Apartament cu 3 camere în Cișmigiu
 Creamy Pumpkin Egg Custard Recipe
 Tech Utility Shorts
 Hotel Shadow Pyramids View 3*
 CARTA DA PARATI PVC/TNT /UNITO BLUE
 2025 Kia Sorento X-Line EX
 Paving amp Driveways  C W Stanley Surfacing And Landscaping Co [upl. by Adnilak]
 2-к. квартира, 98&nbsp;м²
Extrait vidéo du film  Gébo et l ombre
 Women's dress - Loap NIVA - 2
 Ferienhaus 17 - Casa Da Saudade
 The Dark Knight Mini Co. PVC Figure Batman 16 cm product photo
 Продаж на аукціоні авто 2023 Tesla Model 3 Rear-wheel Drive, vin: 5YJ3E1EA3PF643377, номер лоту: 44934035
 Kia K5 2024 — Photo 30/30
______________________________
(What is being asked): Repeat every line exactly, starting with the first line of the entries, and stop once the line containing "The Dark Knight" has been given.

(Response area):
Apartament cu 3 camere în Cișmigiu
 Creamy Pumpkin Egg Custard Recipe
 Tech Utility Shorts
 Hotel Shadow Pyramids View 3*
 CARTA DA PARATI PVC/TNT /UNITO BLUE
 2025 Kia Sorento X-Line EX
 Paving amp Driveways  C W Stanley Surfacing And Landscaping Co [upl. by Adnilak]
 2-к. квартира, 98&nbsp;м²
Extrait vidéo du film  Gébo et l ombre
 Women's dress - Loap NIVA - 2
 Ferienhaus 17 - Casa Da Saudade
 The Dark Knight Mini Co. PVC Figure Batman 16 cm product photo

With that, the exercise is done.